**TASK ITEM:** Work out how many lines below contain "shape", then write only that number.

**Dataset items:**
■ ■ ■ ■ ■ ■ ■
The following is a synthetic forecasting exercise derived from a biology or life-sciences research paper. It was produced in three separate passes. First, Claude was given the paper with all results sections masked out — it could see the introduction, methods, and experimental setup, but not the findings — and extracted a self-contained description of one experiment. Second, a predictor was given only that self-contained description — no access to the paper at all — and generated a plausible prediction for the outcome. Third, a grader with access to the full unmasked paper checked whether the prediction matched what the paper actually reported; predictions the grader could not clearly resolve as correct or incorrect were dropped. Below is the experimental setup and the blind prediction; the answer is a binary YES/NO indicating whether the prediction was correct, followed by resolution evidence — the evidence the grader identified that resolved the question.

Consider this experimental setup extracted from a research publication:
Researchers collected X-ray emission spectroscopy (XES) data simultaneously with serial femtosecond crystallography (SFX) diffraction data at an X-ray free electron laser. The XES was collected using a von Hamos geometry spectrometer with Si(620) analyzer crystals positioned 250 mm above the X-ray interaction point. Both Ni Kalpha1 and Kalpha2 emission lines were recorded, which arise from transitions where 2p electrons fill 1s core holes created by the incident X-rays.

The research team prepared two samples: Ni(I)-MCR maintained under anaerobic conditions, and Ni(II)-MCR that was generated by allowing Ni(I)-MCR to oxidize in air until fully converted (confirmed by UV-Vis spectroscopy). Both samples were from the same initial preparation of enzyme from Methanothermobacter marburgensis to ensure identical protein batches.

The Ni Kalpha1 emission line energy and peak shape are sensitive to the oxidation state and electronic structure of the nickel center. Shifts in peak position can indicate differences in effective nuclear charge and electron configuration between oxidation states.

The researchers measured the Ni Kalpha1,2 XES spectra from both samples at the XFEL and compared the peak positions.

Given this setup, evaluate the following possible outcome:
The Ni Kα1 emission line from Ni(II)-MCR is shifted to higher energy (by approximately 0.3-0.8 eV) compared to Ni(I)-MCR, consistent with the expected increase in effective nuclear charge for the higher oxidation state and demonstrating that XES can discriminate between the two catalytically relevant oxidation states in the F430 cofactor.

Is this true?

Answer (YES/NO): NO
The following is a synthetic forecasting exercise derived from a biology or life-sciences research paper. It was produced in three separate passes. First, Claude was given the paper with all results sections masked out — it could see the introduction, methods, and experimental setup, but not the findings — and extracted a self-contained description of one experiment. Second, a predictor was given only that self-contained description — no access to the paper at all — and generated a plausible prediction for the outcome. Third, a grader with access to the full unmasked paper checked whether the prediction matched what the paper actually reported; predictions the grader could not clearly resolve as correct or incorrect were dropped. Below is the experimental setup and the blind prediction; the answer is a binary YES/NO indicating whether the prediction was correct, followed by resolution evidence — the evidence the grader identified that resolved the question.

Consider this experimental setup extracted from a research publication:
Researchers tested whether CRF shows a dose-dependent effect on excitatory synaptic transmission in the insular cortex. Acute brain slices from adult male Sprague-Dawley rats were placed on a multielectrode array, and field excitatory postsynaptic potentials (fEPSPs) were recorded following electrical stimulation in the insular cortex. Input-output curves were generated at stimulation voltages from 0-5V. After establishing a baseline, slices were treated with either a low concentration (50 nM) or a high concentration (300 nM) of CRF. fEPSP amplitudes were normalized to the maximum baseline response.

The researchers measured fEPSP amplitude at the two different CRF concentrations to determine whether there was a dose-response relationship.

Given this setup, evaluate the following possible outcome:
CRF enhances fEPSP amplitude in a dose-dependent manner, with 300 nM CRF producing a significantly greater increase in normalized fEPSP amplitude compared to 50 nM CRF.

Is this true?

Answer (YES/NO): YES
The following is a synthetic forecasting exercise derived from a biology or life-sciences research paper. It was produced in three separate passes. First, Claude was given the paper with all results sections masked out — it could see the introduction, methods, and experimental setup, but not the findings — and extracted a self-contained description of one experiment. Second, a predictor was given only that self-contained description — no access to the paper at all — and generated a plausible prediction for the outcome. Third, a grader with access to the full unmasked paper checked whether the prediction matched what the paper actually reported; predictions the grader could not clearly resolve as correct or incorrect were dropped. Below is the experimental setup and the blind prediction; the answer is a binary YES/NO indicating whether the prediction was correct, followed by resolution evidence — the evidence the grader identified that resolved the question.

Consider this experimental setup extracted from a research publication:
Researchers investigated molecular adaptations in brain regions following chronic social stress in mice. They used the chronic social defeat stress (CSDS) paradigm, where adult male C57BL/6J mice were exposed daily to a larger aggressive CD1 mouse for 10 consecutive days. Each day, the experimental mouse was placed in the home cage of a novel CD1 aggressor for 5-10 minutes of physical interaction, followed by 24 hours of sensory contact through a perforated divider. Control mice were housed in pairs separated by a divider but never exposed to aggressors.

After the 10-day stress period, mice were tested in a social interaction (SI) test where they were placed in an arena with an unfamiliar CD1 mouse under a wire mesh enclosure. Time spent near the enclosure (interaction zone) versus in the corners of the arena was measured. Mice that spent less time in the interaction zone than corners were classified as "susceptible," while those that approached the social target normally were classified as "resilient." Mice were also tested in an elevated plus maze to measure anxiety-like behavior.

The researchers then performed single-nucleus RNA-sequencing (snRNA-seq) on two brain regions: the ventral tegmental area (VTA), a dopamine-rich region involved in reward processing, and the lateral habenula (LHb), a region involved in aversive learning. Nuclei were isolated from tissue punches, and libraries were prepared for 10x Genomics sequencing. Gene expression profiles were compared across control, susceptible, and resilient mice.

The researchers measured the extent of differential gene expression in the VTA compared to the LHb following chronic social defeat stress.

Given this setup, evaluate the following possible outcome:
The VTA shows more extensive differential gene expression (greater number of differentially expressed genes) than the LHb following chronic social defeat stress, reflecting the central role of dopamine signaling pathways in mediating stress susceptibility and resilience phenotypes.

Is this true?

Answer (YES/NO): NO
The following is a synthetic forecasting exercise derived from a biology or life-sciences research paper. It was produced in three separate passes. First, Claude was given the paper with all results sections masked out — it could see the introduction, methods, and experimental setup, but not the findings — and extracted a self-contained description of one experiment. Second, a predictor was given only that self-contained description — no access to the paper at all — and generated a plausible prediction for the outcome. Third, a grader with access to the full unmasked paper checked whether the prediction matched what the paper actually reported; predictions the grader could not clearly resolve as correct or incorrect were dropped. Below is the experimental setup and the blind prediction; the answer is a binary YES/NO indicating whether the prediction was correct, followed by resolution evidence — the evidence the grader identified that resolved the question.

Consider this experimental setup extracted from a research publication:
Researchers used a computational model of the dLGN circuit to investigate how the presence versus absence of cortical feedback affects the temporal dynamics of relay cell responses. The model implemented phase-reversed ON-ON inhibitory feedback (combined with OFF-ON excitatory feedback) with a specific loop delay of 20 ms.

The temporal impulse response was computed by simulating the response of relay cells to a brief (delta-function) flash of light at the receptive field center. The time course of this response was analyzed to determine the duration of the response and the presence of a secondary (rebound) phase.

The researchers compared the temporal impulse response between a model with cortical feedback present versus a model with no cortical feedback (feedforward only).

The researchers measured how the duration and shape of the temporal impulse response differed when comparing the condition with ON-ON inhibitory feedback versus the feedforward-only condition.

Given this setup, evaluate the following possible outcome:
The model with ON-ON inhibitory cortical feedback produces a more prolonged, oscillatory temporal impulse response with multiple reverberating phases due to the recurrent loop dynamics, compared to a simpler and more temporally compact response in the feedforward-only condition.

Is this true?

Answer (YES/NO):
■ ■ ■ ■ ■ ■ ■
**WRITTEN RESPONSE:** 2